China has a rocket launch scheduled for today, with the path likely to cross Taiwan’s air defense identification zone, the Ministry of National Defense said yesterday.
The launch would be among at least a dozen Chinese satellite missions in the past 18 months that have passed over the zone or Taiwan, although none threatened national security as they had left the atmosphere by that stage in their flight.
The ministry first started making details of such launches public this year.
Photo : Chen Yu-fu, Taipei Times
Today’s mission is to take off from the Xichang Satellite Launch Center in China’s Sichuan Province, the ministry said, citing an official announcement by the Chinese government.

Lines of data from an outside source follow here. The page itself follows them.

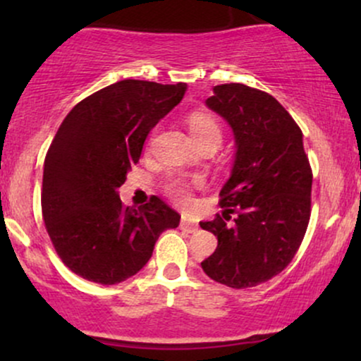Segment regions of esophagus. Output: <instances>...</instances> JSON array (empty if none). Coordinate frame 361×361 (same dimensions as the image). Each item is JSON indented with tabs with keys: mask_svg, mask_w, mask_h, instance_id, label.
Instances as JSON below:
<instances>
[{
	"mask_svg": "<svg viewBox=\"0 0 361 361\" xmlns=\"http://www.w3.org/2000/svg\"><path fill=\"white\" fill-rule=\"evenodd\" d=\"M180 227H181V229H183V231H186V233H195V231H198L197 224L192 222V221H188V219H186V217L181 219Z\"/></svg>",
	"mask_w": 361,
	"mask_h": 361,
	"instance_id": "1",
	"label": "esophagus"
}]
</instances>
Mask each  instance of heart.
<instances>
[{
  "instance_id": "b5f03b06",
  "label": "heart",
  "mask_w": 361,
  "mask_h": 361,
  "mask_svg": "<svg viewBox=\"0 0 361 361\" xmlns=\"http://www.w3.org/2000/svg\"><path fill=\"white\" fill-rule=\"evenodd\" d=\"M188 127L195 140L217 139L221 142V126H219V122L212 115L204 114V111H195V114L190 115ZM168 193L171 195L173 200L178 202V204H188L190 202V190L183 183H171L168 186Z\"/></svg>"
}]
</instances>
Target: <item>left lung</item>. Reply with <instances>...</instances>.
<instances>
[{
	"instance_id": "left-lung-1",
	"label": "left lung",
	"mask_w": 361,
	"mask_h": 361,
	"mask_svg": "<svg viewBox=\"0 0 361 361\" xmlns=\"http://www.w3.org/2000/svg\"><path fill=\"white\" fill-rule=\"evenodd\" d=\"M205 105L233 128L235 156L222 215L200 222L217 235L202 268L231 288L256 287L287 268L307 231L312 169L302 130L271 94L241 82L214 86Z\"/></svg>"
}]
</instances>
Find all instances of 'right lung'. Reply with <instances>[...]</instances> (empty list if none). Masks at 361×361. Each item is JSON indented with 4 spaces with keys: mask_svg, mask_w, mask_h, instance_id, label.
<instances>
[{
    "mask_svg": "<svg viewBox=\"0 0 361 361\" xmlns=\"http://www.w3.org/2000/svg\"><path fill=\"white\" fill-rule=\"evenodd\" d=\"M185 91L186 82L123 80L90 94L61 123L44 161L42 215L57 255L76 275L100 285L130 279L161 233L180 224L157 197L123 207L118 188L151 128Z\"/></svg>",
    "mask_w": 361,
    "mask_h": 361,
    "instance_id": "add662e5",
    "label": "right lung"
}]
</instances>
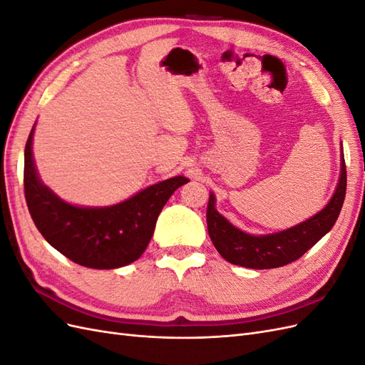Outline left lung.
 <instances>
[{
    "instance_id": "1",
    "label": "left lung",
    "mask_w": 365,
    "mask_h": 365,
    "mask_svg": "<svg viewBox=\"0 0 365 365\" xmlns=\"http://www.w3.org/2000/svg\"><path fill=\"white\" fill-rule=\"evenodd\" d=\"M346 176L344 153H341V173L336 189L322 212L288 230L260 236L245 233L220 215L215 207L216 197L212 192L207 205L210 239L220 256L233 264L252 269H271L288 264L300 259L335 225L346 197Z\"/></svg>"
}]
</instances>
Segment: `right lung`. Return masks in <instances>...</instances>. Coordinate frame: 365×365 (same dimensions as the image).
Listing matches in <instances>:
<instances>
[{"label":"right lung","mask_w":365,"mask_h":365,"mask_svg":"<svg viewBox=\"0 0 365 365\" xmlns=\"http://www.w3.org/2000/svg\"><path fill=\"white\" fill-rule=\"evenodd\" d=\"M33 134L35 126L24 150V192L33 222L43 239L86 268L115 269L135 262L149 245L163 207L189 178L173 176L114 205H73L41 181L33 158Z\"/></svg>","instance_id":"add662e5"}]
</instances>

The Chinese information showed that rocket would travel over Taiwan’s air defense identification zone — a self-declared area in which a nation claims the right to identify, locate and control approaching foreign aircraft, but is not part of its territorial airspace as defined by international law — toward the western Pacific Ocean.
Chinese rocket launches are being made public to keep the public informed of such activities and other military movements by China in Taiwan’s vicinity, the ministry said.
The previous ministry announcement of a scheduled rocket launch by China was on June 21 for a June 22 launch.
The routine announcements began with a text alert to mobile phones on Jan. 9 for an event that was misidentified in English as a “missile flyover” rather than a satellite launch.
Critics said that the Jan. 9 alert was ill-advised and might have been politically motivated, as the presidential election was just four days later.
The military had not previously issued such alerts.